# TOMLAB Appendix F

This page is part of the TOMLAB Manual. See TOMLAB Manual. |

## Motivation and Background to TOMLAB

Many scientists and engineers are using Matlab as a modeling and analysis tool, but for the solution of optimization problems, the support is weak. That was one motive for starting the development of TOMLAB;

To solve optimization problems, traditionally the user has been forced to write a Fortran code that calls some standard solver written as a Fortran subroutine. For nonlinear problems, the user must also write subroutines computing the objective function value and the vector of constraint function values. The needed derivatives are either explicitly coded, computed by using numerical differences or derived using automatic differentiation techniques.

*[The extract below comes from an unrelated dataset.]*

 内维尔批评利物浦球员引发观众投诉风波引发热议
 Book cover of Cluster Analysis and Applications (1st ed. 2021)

In recent years several modeling languages are developed, like AIMMS, AMPL, ASCEND, GAMS and LINGO. The modeling system acts as a preprocessor. The user describes the details of his problem in a very verbal language; an opposite to the concise mathematical description of the problem. The problem description file is normally modified in a text editor, with help from example files solving the same type of problem. Much effort is directed to the development of more user friendly interfaces. The model system processes the input description file and calls any of the available solvers. For a solver to be accessible in the modeling system, special types of interfaces are developed.

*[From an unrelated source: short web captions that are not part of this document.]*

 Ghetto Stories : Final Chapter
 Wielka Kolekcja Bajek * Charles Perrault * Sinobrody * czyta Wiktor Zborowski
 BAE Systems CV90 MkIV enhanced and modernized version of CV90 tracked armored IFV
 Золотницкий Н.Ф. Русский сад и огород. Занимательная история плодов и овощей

The modeling language approach is suitable for many management and decision problems, but may not always be the best way for engineering problems, which often are nonlinear with a complicated problem description. Until recently, the support for nonlinear problems in the modeling languages has been crude. This is now rapidly changing.

For people with a mathematical background, modeling languages often seems to be a very tedious way to define an optimization problem. There has been several attempts to find languages more suitable than Fortran or C/C++ to describe mathematical problems, like the compact and powerful APL language. Nowadays, languages like Matlab has a rapid growth of users. Matlab was originally created as a preprocessor to the standard Fortran subroutine libraries in numerical linear algebra, LINPACK and EISPACK, much the same idea as the modeling languages discussed above.

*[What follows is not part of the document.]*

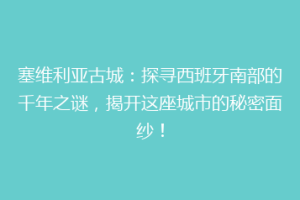 塞维利亚古城：探寻西班牙南部的千年之谜，揭开这座城市的秘密面纱！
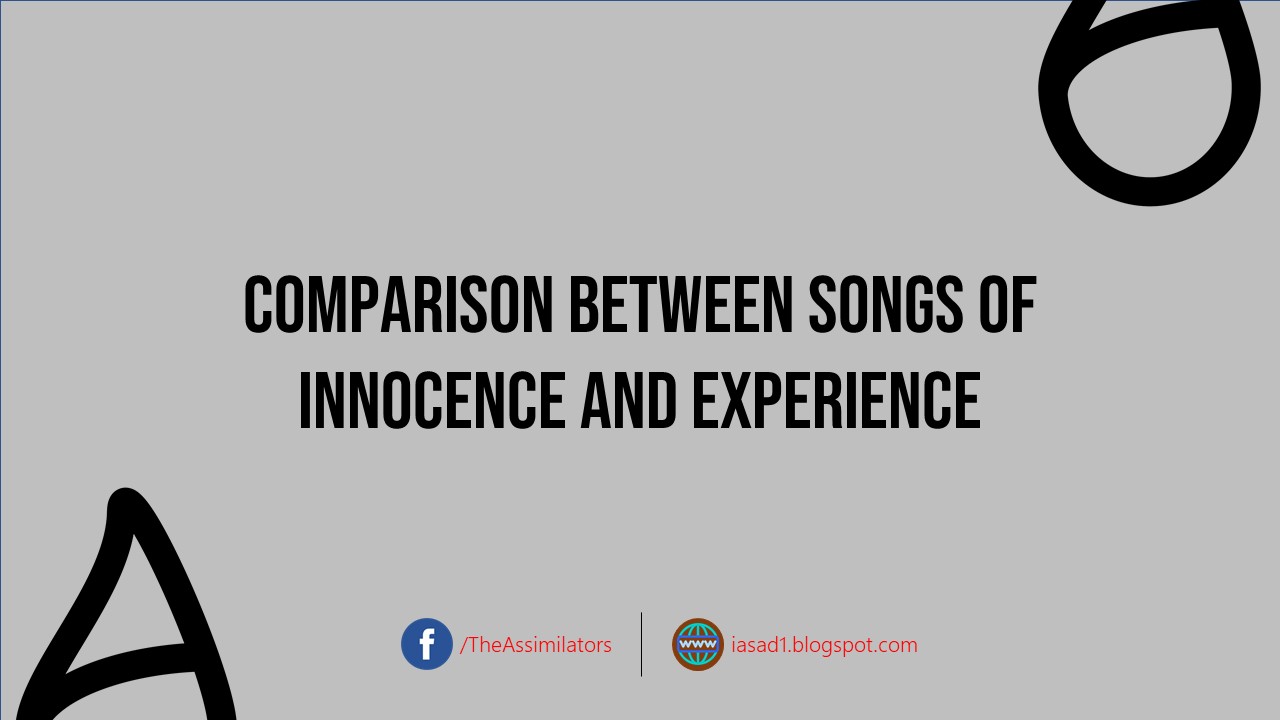 Comparison between Songs of Innocense and Experience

Matlab of today is an advanced and powerful tool, with graphics, animation and advanced menu design possibilities integrated with the mathematics. The Matlab language has made the development of toolboxes possible, which serves as a direct extension to the language itself. Using Matlab as an environment for solving optimization problems offers much more possibilities for analysis than just the pure solution of the problem. The increased quality of the Matlab MEX-file interfaces makes it possible to run Fortran and C-programs on both PC and Unix systems.

The concept of TOMLAB is to integrate all different systems, getting access to the best of all worlds. TOMLAB should be seen as a complement to existing model languages, for the user needing more power and flexibility than given by a modeling system.